栄和人・委員長「あるかもしれない。自分達は高校に進んでからレスリングを始めるのが普通だったが、今はキッズ時代からレスリングをやっているので、ジュニア選手の技術は素晴らしいものがある。しかし、勝負の世界で大切なことは闘争本能であり、負けず嫌いの気持ちだ。国内のライバル間で、あるいはトップ選手と若手選手との間で、闘争心と闘争心のぶつかり合いが頻繁に行われれば、全体の力が上がっていくと思う」
■「レスリングのステータスの向上が強化につながる」
――そのジュニアの強化については、どう考えていますか?
栄和人・委員長「ジュニアの強化は、高校が原喜彦(新潟・新潟県央工高教)、大学が小幡邦彦(山梨学院大コーチ)、女子が吉村祥子(エステティックTBC)の各コーチが責任者となっている。ナショナルチーム・コーチとしてジュニアの強化も私の責任となっているし、東京オリンピックでの勝利を目指すにはこの世代の強化が必要不可欠だ。連携し、しっかり強化したい。選手には明確な目標を持ってもらいたいと思う」
――そのために一番大事なことは?
栄和人・委員長「レスリングが魅力あるスポーツであることをアピールしていきたい。レスリングのステータスは、以前とは比べものにならないほど上がっているが、もっと上げていきたい」 世界的な俳優のアーノルド・シュワルツネッガーに気に入られ、スカウトされた(?)吉田沙保里。
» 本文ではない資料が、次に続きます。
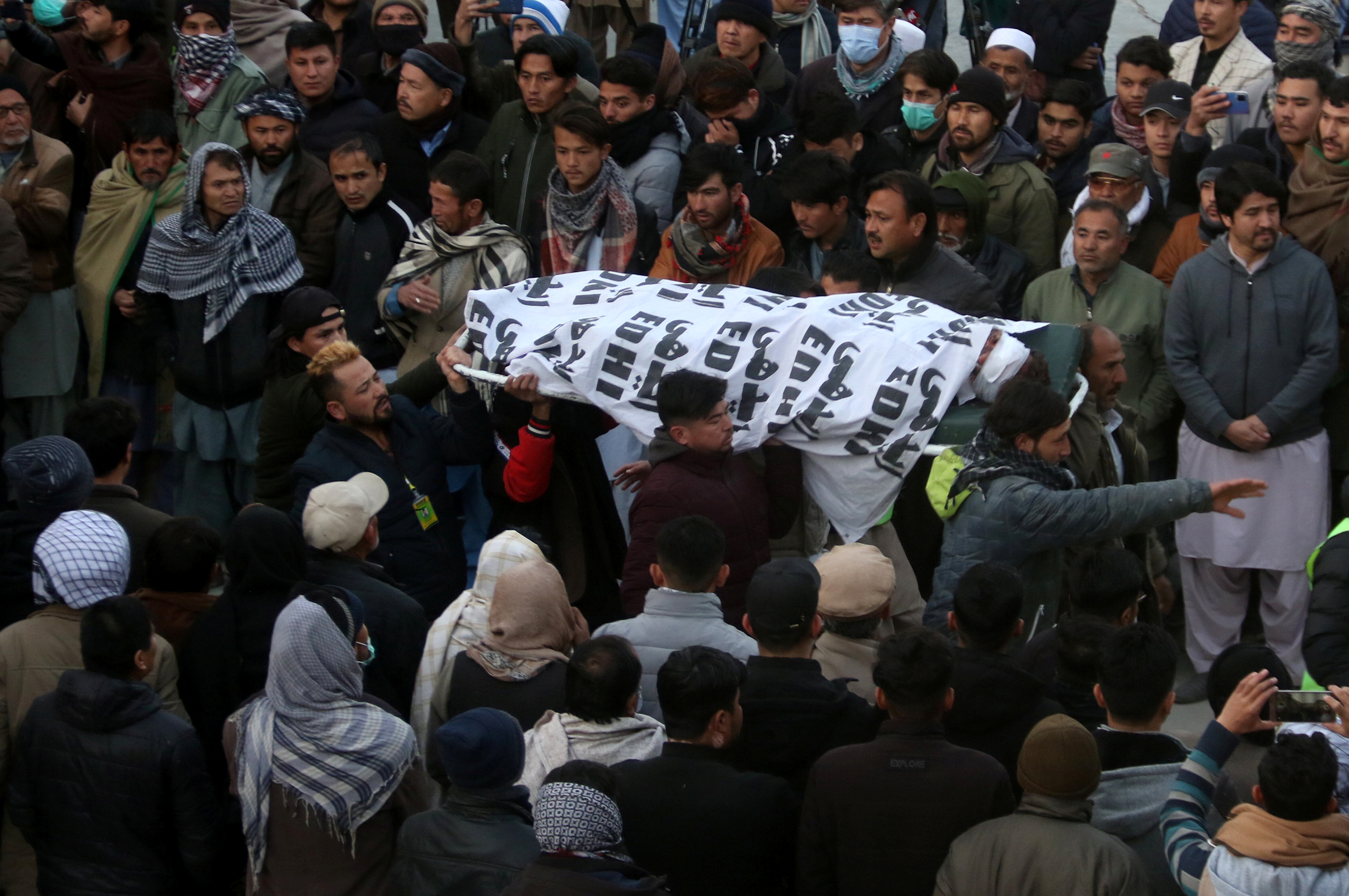 People and family members carry a body of their relative, who was a coal miner and got killed along with other coworkers from Pakistan's minority Shi'ite Hazara community by unidentifyed persons in Mach area of Bolan district, in Quetta, Pakistan January 3, 2021. REUTERS/Naseer Ahmed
栄和人・委員長「吉田沙保里の存在はレスリングのステータス向上に大きな力となっている。オリンピックで3大会連続金メダルを取ったことのみならず、講演、地方のキッズクラブでの指導、東日本大震災の被災地への訪問などの行動が、レスリングの存在を世間に認めさせた。バラエティー番組に出ることの批判はあるようだが、そのおかげでレスリングの存在が全国に浸透している。練習もやらずに番組出演ばかりしていては問題だが、吉田はやることをきちんとやっていて、結果を出している」
――強さだけを求める段階ではない、社会への貢献も必要、と。
栄和人・委員長「先日、福田会長や馳浩副会長、吉田沙保里、柔道の山下泰裕さんらと都内で行われた2020オリパラ東京大会成功シンポジウムに参加し、下村博文部科学大臣とも会いました。大臣からも『オリンピアンが全国で講演などを行うことで、2020年東京オリンピックへ向けての意識の高揚につながる。よろしく頼む』と言われた。強化だけでなく、全国で、レスリングのみならずオリンピックへ向けて意識を高めていくこともやっていきたい。それが最後は強化にはね返ってくる」
――オリンピックでの金メダル獲得には、ファンのサポートが絶対に必要ですね。日本のサッカーが「ワールドカップに出るのは当りまえ」くらい強くなったのは、人気が出て多くのファンからの応援を受け、時に厳しい視線を向けてくれているからだと思います。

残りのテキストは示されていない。